Tinkering

Tinkering is a very important concept that I find myself explaining to people now and then. I thought It would be good to gather in a post, some of those quotes related to tinkering that have framed it for me.

Those Quotes

“An overwhelming majority of the time, it is the Great Tinkerer that arrives at something, via experimentation; only later does theory follow. Sometimes the discovery and the theory are many years apart.”

— Radek Osmulski, Meta Learning.

Nature works as a tinkerer. It innovates with the materials it has in its surroundings, and works towards achieving maximum results with minimal effort.”

— Pranay Lal (Indica)

“Tinkering is what happens when you try something you don’t quite know how to do, guided by whim, imagination, and curiosity. When you tinker, there are no instructions—but there are also no failures, no right or wrong ways of doing things. It’s about figuring out how things work and reworking them. Contraptions, machines, widely mismatched objects working in harmony — this is the stuff of tinkering. Tinkering is, at its most basic, a process that marries play and inquiry.”

— Massimo Banzi.

“Obliquity describes the process of achieving complex objectives indirectly. In general, oblique approaches recognize that complex objectives tend to be imprecisely defined and contain many elements that are not necessarily or obviously compatible with one another, and that we learn about the nature of the objectives and the means of achieving them during a process of experiment and discovery. Oblique approaches often step backward to move forward.”

—John Kay, Obliquity

“A life of making isn’t a series of shows, or projects, or productions, or things: it is an everyday practice. It is a practice of questions more than answers, of waiting to find what you need more often than knowing what you need to do. Waiting, like listening and meandering, is best when it is an active and not a passive state.”

— Ann Hamilton

“A work of bricolage is never science, [Jared,] but it can still astound, make sense, and stimulate thought. It can still impress with its veracity, validity, soundness, and cogency.”

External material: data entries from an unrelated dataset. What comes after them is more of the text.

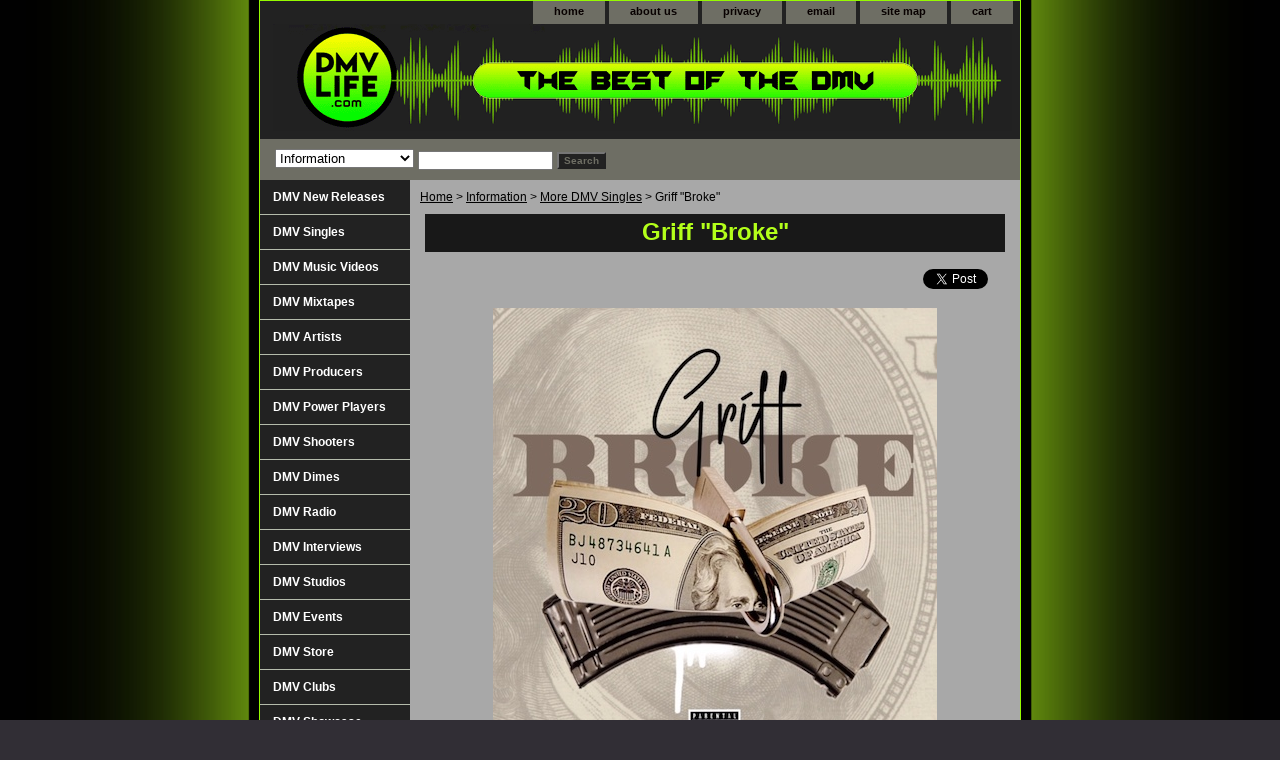

--- FILE ---
content_type: text/css
request_url: https://www.dmvlife.com/css-element.css
body_size: 4
content:
/*902606 0.02*/
b, strong    {font-weight:bold;}
blockquote   {margin:1em;}
dd           {margin:0 0 0 10px;}
dl           {margin:5px 0;}
em, i        {font-style:italic;}
img          {border:0;}
input        {margin:0;}
li           {margin:0 0 0 15px; padding:0;}
ol, ul       {list-style:disc outside; margin:0; padding:0;}
p            {margin:10px 0; padding:0;}
tr, td       {vertical-align:top;}
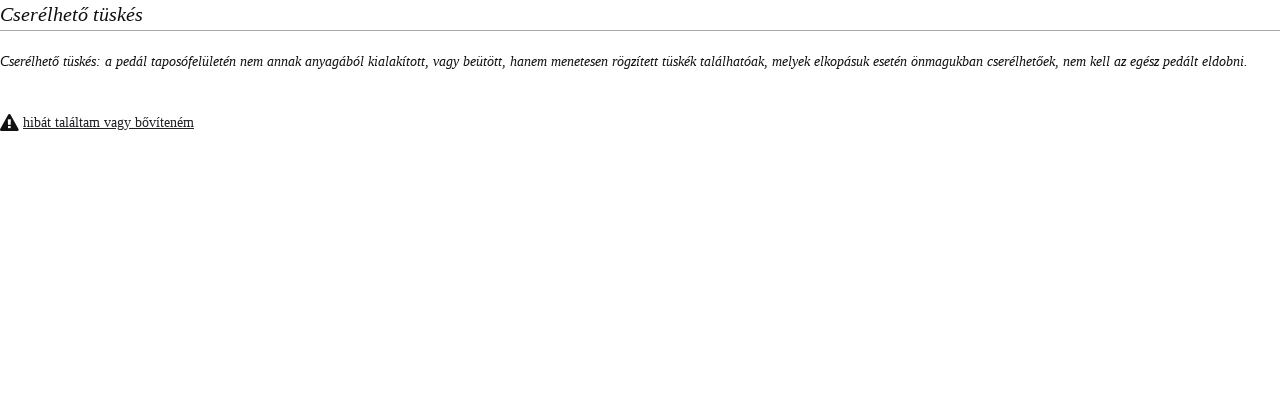

--- FILE ---
content_type: text/html; charset=UTF-8
request_url: https://www.testbike.hu/wiki/popUpView?id=280&src=prspec
body_size: 920
content:
<!doctype html>
<html lang="hu">
	<head>
        <meta name="robots" content="noindex" />
<script type="text/javascript" src="https://www.googletagmanager.com/gtag/js?id=G-8PPH9ZCK0G" async="async"></script>
<script type="text/javascript">
/*<![CDATA[*/
  window.dataLayer = window.dataLayer || [];
  function gtag(){dataLayer.push(arguments);}
  gtag('js', new Date());

  gtag('config', 'G-8PPH9ZCK0G');
/*]]>*/
</script>
<title>TestBike - kerékpár alkatrész, bicikli teszt, ár</title>
        <meta http-equiv="Content-Type" content="text/html; charset=UTF-8" />
        <meta name="language" content="hu" />
		<meta name="viewport" content="initial-scale=1.0, maximum-scale=1.0, user-scalable=no">

                    <link rel="stylesheet" type="text/css" media="all" href="https://static.testbike.hu/css/../theme/css/bootstrap_reset_theme_config_style.min.css?14">
                <link rel="stylesheet" href="https://static.testbike.hu/theme/css/font-awesome.min.css">

<!--	[if lte IE 10]>
			<link rel="stylesheet" type="text/css" media="screen" href="https://static.testbike.hu/theme/css/ie.css">
			<link rel="stylesheet" type="text/css" media="screen" href="https://static.testbike.hu/theme/plugins/jackbox/css/jackbox-ie9.css">
		<![endif]-->
	</head>
	<body onload="">

            <div class="wikipopup">
    <h1>Cserélhető tüskés</h1>
    <p><em>Cserélhető tüskés: a pedál taposófelületén nem annak anyagából kialakított, vagy beütött, hanem menetesen rögzített tüskék találhatóak, melyek elkopásuk esetén önmagukban cserélhetőek, nem kell az egész pedált eldobni.</em></p>
    <div class="report_link m_top_40 m_bottom_30">
        <div class="topheader_imgs alerticon">
            <i class="fa fa-exclamation-triangle fa-lg d_inline_m"></i> <a id="reportspec" target="_blank" rel="nofollow" href="/report/create?sid=280&amp;objtype=5">hibát találtam vagy bővíteném</a>        </div>
    </div>
</div>

        	<script type="text/javascript" src="https://static.testbike.hu/js/../theme/js/modernizr_themeCore_theme.min.js?2"></script>
</body>
</html>
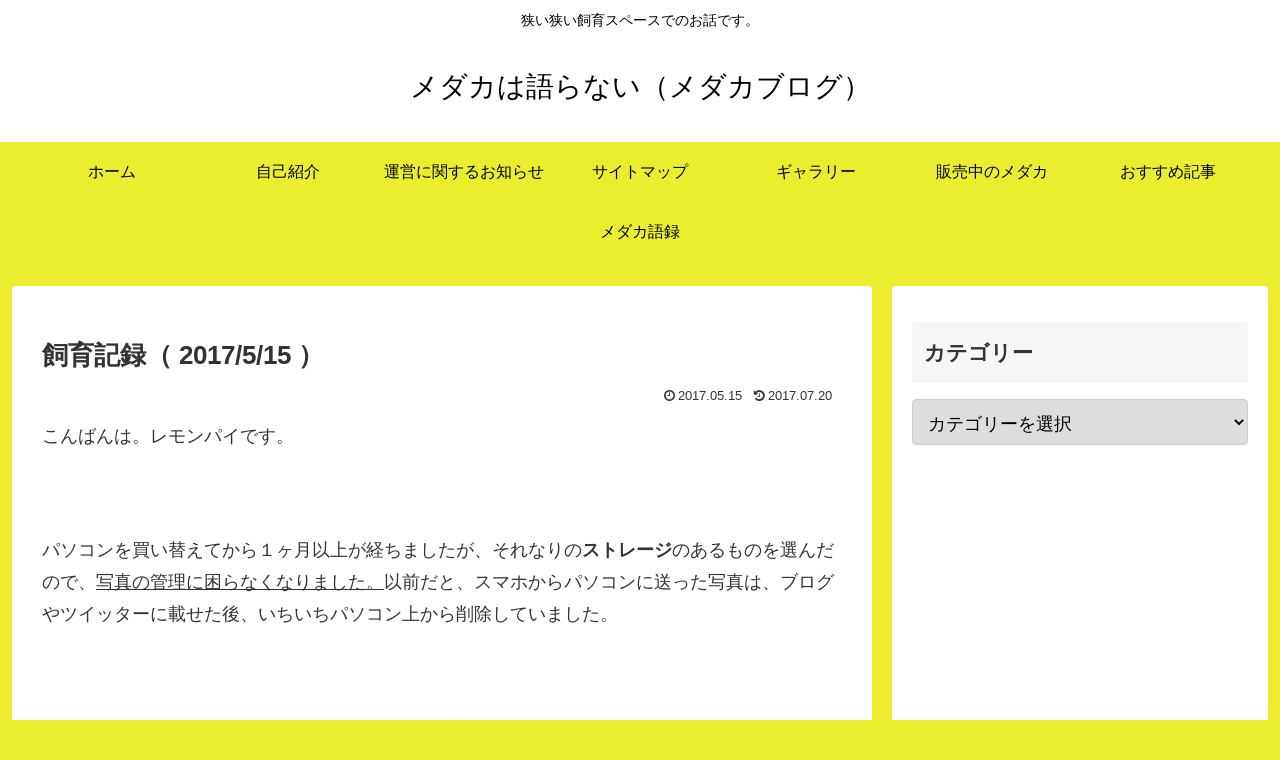

--- FILE ---
content_type: text/html; charset=utf-8
request_url: https://www.google.com/recaptcha/api2/aframe
body_size: 269
content:
<!DOCTYPE HTML><html><head><meta http-equiv="content-type" content="text/html; charset=UTF-8"></head><body><script nonce="3QDAGi5BPOPsisXQwyzMAg">/** Anti-fraud and anti-abuse applications only. See google.com/recaptcha */ try{var clients={'sodar':'https://pagead2.googlesyndication.com/pagead/sodar?'};window.addEventListener("message",function(a){try{if(a.source===window.parent){var b=JSON.parse(a.data);var c=clients[b['id']];if(c){var d=document.createElement('img');d.src=c+b['params']+'&rc='+(localStorage.getItem("rc::a")?sessionStorage.getItem("rc::b"):"");window.document.body.appendChild(d);sessionStorage.setItem("rc::e",parseInt(sessionStorage.getItem("rc::e")||0)+1);localStorage.setItem("rc::h",'1768724092125');}}}catch(b){}});window.parent.postMessage("_grecaptcha_ready", "*");}catch(b){}</script></body></html>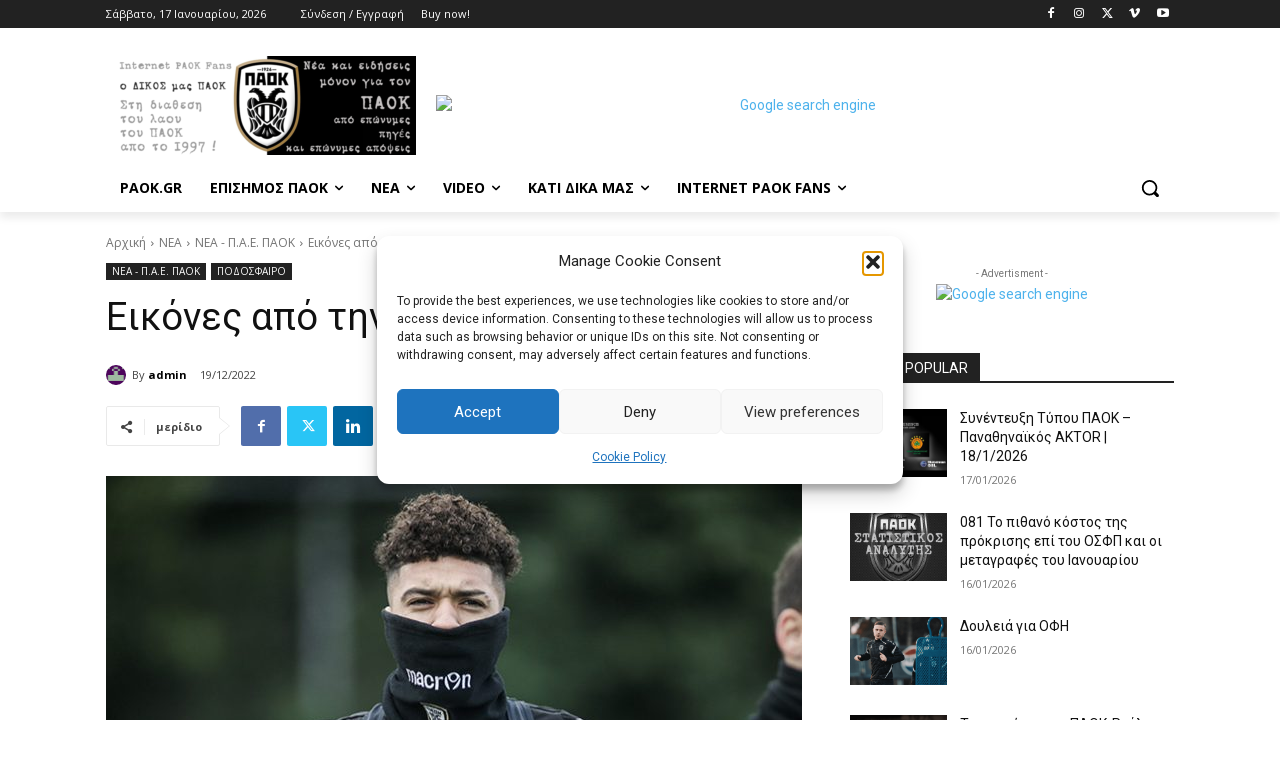

--- FILE ---
content_type: text/html; charset=utf-8
request_url: https://www.google.com/recaptcha/api2/aframe
body_size: 266
content:
<!DOCTYPE HTML><html><head><meta http-equiv="content-type" content="text/html; charset=UTF-8"></head><body><script nonce="txPikFEgOuNkieyNYWTbQg">/** Anti-fraud and anti-abuse applications only. See google.com/recaptcha */ try{var clients={'sodar':'https://pagead2.googlesyndication.com/pagead/sodar?'};window.addEventListener("message",function(a){try{if(a.source===window.parent){var b=JSON.parse(a.data);var c=clients[b['id']];if(c){var d=document.createElement('img');d.src=c+b['params']+'&rc='+(localStorage.getItem("rc::a")?sessionStorage.getItem("rc::b"):"");window.document.body.appendChild(d);sessionStorage.setItem("rc::e",parseInt(sessionStorage.getItem("rc::e")||0)+1);localStorage.setItem("rc::h",'1768639248301');}}}catch(b){}});window.parent.postMessage("_grecaptcha_ready", "*");}catch(b){}</script></body></html>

— Daniel Quinn, The Story of B.

“The experience of understanding involves a shift from what seems initially chaotic or formless, to a coherent stable form or picture, a Gestalt - or from an existing Gestalt to a new and better one, that seems richer than the one it replaces.”

— Ian Mc Gilchrist, The Matter with Things.

What if the music is not Mozart, but something like some sublime jazz, or and Indian raga or Portugese fado? Something we improvise - within bounds. Whatever it is will emerge from a balance of freedom and constraint. It won’t exist until it is being performed: no-one can know exactly what it will be like. But it will not be random: It will emerge from the player’s continuous interaction, and from the music’s own ‘history’ as it unfolds; what comes next will be anticipated by what has gone before. It will also be moulded by the imagination, skill and training we bring, our past experience of playing (together and apart), the conventions of certain traditions, and shared expectations, quite apart from the fundamental laws of acoustics. Our co-creation of the music does not occur ex nihilo, and is not just a projection of ourselves. yet we, and you partake of its making, even if we are only listeners.”

— Ian Mc Gilchrist, The Matter with Things.